═════ Text section ═════

It is upon this area that David’s son Solomon would erect the temple. This area today, is the location of the Islam mosque known as the Dome of the Rock. However, the day will come, during the time of the Great Tribulation, when the temple will be rebuilt.

Luke 19:5
And when Jesus came to the place, He looked up and saw him, and said to him, “ Zacchaeus, make haste and come down, for today I must stay at your house.”

Zacchaeus was a tax collector. Tax collectors were crooks. Imagine how he must have felt when Jesus wanted to come to his house. I am certain that Zacchaeus’s life was never the same. Jesus came for sinners. He came for you, He came for me. I am so glad He came into my house, into my heart. I am so glad He is there to stay!

Luke 19:20
“Then another came, saying, ‘Master, here is your mina, which I have kept put away in a handkerchief.

We must be careful that we don’t bury the gifts and the talents the Lord has given us. He wants to use those gifts for His glory. In doing so, He multiplies them and we receive the blessing of knowing that He has used us.

2 Samuel 21-22

2 Samuel 21:2
So the king called the Gibeonites and spoke to them. Now the Gibeonites were not of the children of Israel, but of the remnant of the Amorites; the children of Israel had sworn protection to them, but Saul had sought to kill them in his zeal for the children of Israel and Judah.

═════

What to work on -
Copy out the devotional passage on Luke and 2 Samuel word for word, from start to finish. The material after this point isn't needed for anything here.

═════ Input data ═════

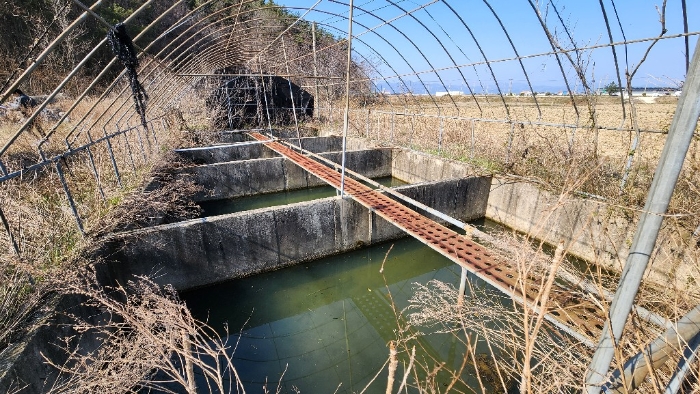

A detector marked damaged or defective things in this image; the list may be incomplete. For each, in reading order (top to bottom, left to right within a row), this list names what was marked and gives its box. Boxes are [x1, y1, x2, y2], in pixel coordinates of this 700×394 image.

═════

Result of the exercise -
It is upon this area that David’s son Solomon would erect the temple. This area today, is the location of the Islam mosque known as the Dome of the Rock. However, the day will come, during the time of the Great Tribulation, when the temple will be rebuilt.

Luke 19:5
And when Jesus came to the place, He looked up and saw him, and said to him, “ Zacchaeus, make haste and come down, for today I must stay at your house.”

Zacchaeus was a tax collector. Tax collectors were crooks. Imagine how he must have felt when Jesus wanted to come to his house. I am certain that Zacchaeus’s life was never the same. Jesus came for sinners. He came for you, He came for me. I am so glad He came into my house, into my heart. I am so glad He is there to stay!

Luke 19:20
“Then another came, saying, ‘Master, here is your mina, which I have kept put away in a handkerchief.

We must be careful that we don’t bury the gifts and the talents the Lord has given us. He wants to use those gifts for His glory. In doing so, He multiplies them and we receive the blessing of knowing that He has used us.

2 Samuel 21-22

2 Samuel 21:2
So the king called the Gibeonites and spoke to them. Now the Gibeonites were not of the children of Israel, but of the remnant of the Amorites; the children of Israel had sworn protection to them, but Saul had sought to kill them in his zeal for the children of Israel and Judah.